**Exercise brief**
In how many lines of these records does the word "验收监测期间" appear? Give the number by itself.
[Exercise input]
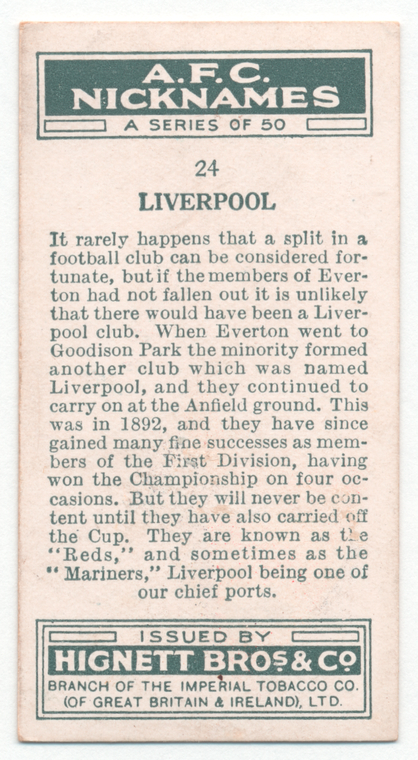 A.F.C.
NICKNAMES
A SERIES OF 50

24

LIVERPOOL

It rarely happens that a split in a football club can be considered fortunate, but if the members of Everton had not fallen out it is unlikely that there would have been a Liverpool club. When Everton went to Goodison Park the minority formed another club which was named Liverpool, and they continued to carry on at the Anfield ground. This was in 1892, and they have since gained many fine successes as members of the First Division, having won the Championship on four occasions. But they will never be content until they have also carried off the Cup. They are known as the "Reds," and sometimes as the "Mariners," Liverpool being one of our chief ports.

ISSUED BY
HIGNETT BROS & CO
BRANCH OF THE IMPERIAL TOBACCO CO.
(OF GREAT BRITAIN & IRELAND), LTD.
[/Exercise input]
[Exercise input]
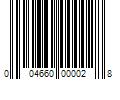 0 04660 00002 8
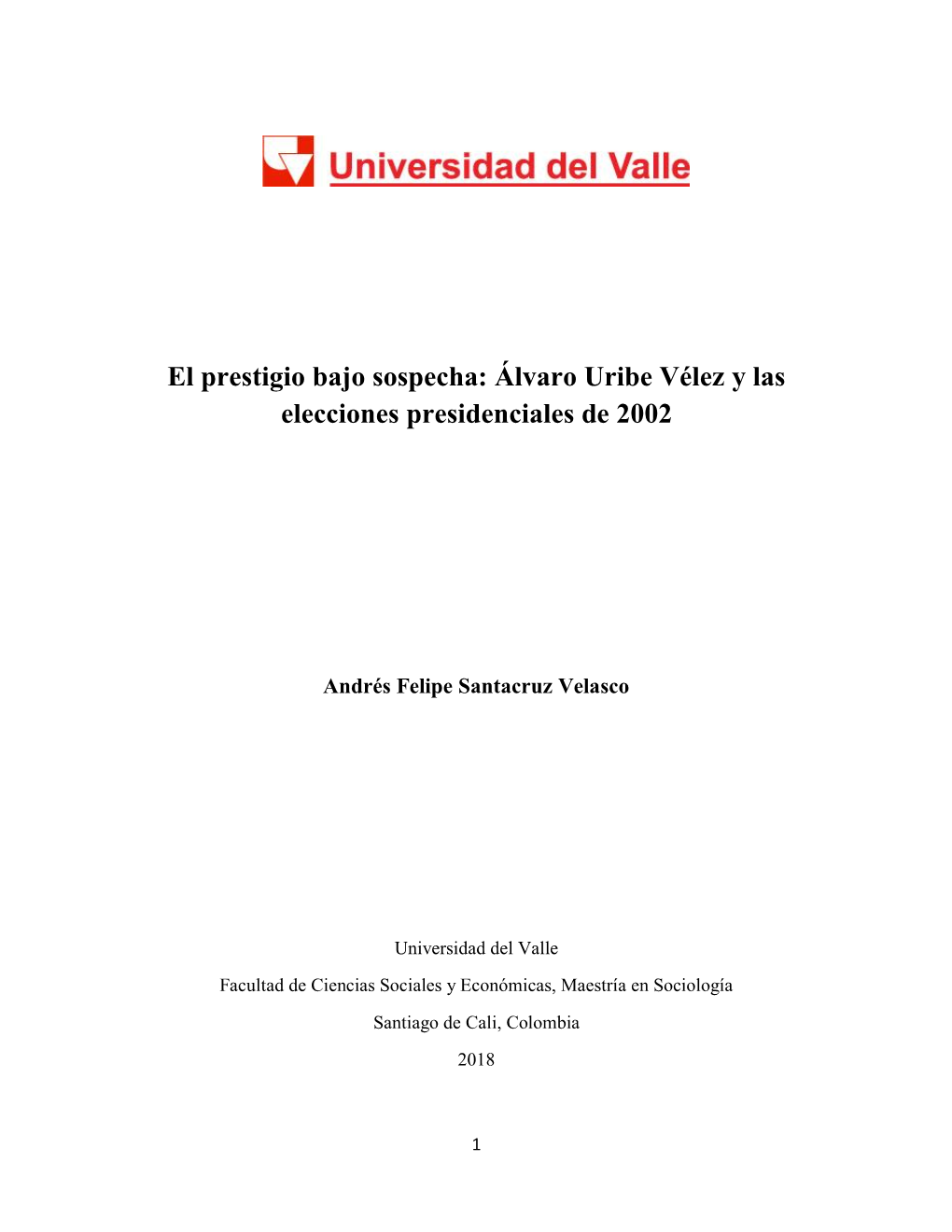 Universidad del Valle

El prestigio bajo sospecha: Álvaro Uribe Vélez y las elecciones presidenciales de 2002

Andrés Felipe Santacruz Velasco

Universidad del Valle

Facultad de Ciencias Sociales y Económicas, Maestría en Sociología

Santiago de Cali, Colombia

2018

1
[/Exercise input]
[Exercise input]
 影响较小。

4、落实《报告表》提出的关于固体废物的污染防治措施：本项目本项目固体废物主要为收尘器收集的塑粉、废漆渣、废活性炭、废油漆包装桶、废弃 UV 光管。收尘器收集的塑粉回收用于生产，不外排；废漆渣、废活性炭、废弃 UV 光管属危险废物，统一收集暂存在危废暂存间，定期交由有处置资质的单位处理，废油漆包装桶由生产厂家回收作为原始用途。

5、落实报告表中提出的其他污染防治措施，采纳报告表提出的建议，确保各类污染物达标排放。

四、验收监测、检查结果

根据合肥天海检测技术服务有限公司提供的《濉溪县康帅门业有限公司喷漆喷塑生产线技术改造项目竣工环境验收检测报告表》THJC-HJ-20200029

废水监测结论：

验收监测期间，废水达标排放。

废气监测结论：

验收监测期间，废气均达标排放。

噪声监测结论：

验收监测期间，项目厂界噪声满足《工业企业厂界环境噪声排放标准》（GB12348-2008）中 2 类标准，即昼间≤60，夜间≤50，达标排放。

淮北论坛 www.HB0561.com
[/Exercise input]
**Task result**
3